**Exercise brief:**
Repeat the records below verbatim, and do not copy their pictures.

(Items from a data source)
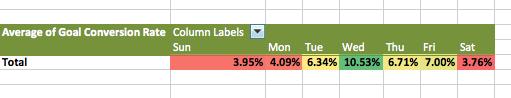 ga heatmaps in Excel custom report conditional formatting heatmap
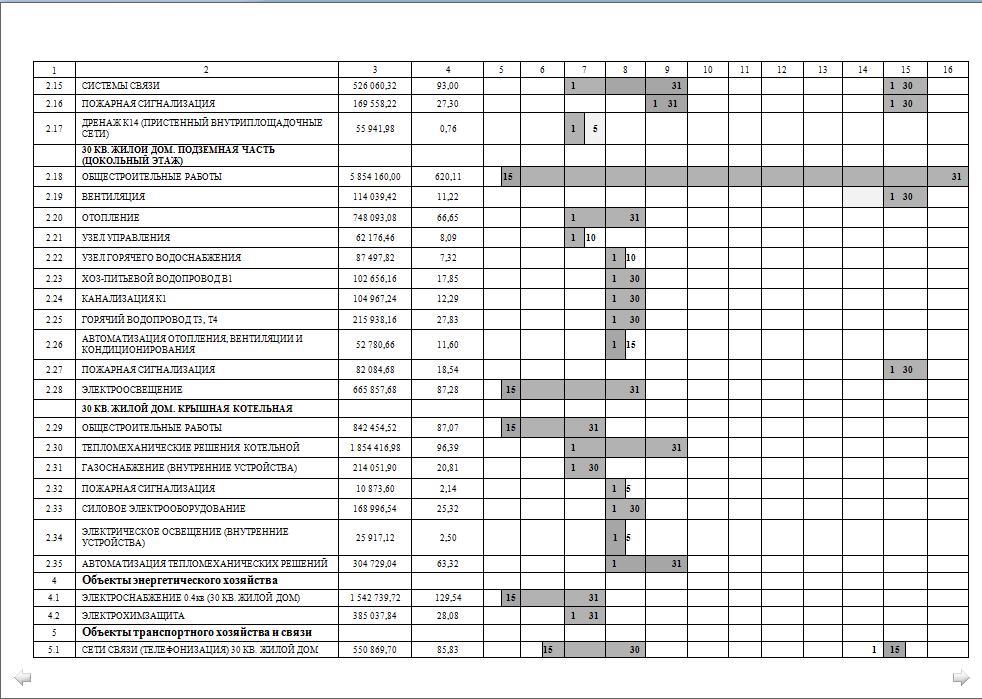 Календарный График Строительства Пример
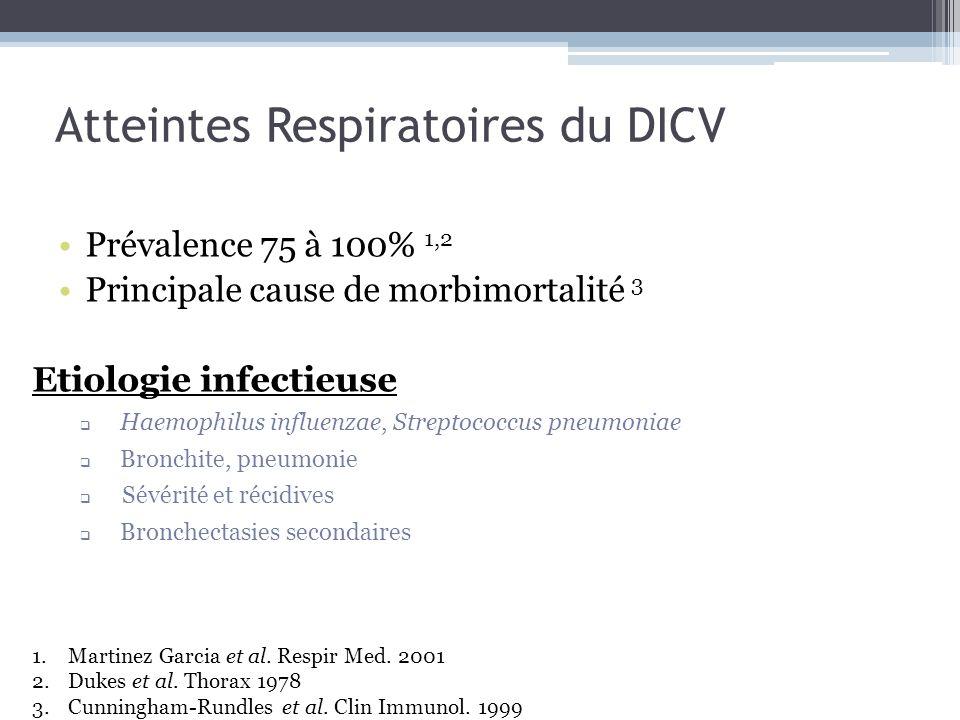 Atteintes Respiratoires du DICV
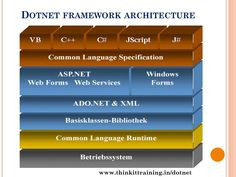 This shows the framework architecture which is used for this developing world.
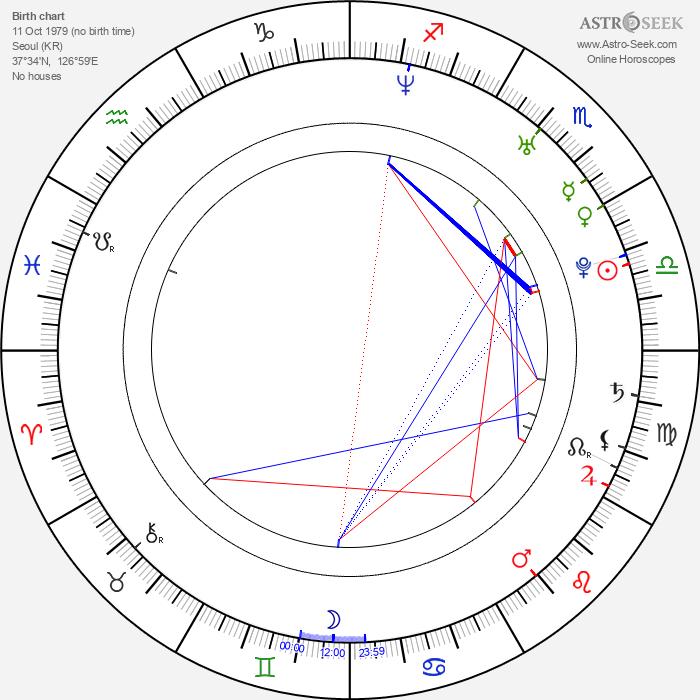 Doona Bae - Astrology Natal Birth Chart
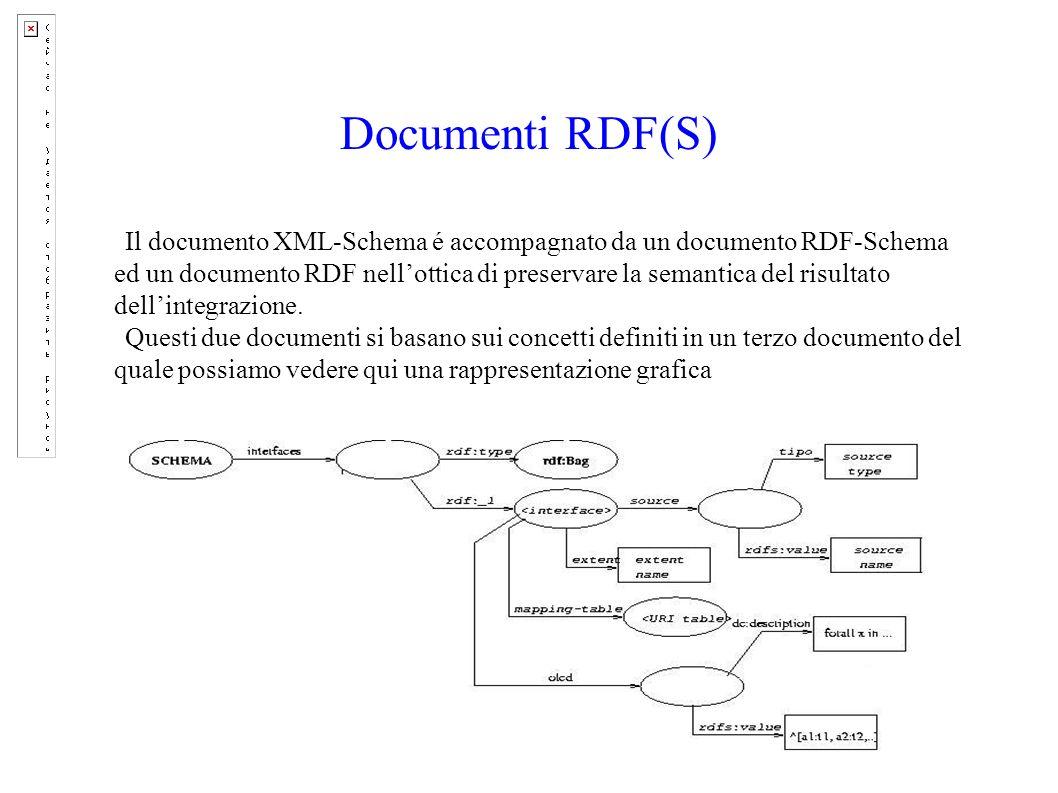 Documenti RDF(S) Il documento XML-Schema é accompagnato da un documento RDF-Schema ed un documento RDF nellottica di preservare la semantica del risultato dellintegrazione.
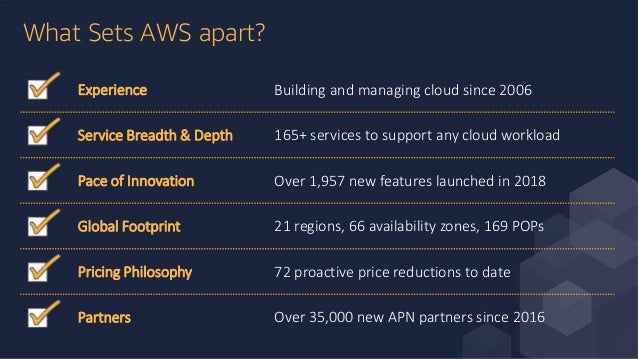 AWS Foundations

**Solution:**
 ga heatmaps in Excel custom report conditional formatting heatmap
 Календарный График Строительства Пример
 Atteintes Respiratoires du DICV
 This shows the framework architecture which is used for this developing world.
 Doona Bae - Astrology Natal Birth Chart
 Documenti RDF(S) Il documento XML-Schema é accompagnato da un documento RDF-Schema ed un documento RDF nellottica di preservare la semantica del risultato dellintegrazione.
 AWS Foundations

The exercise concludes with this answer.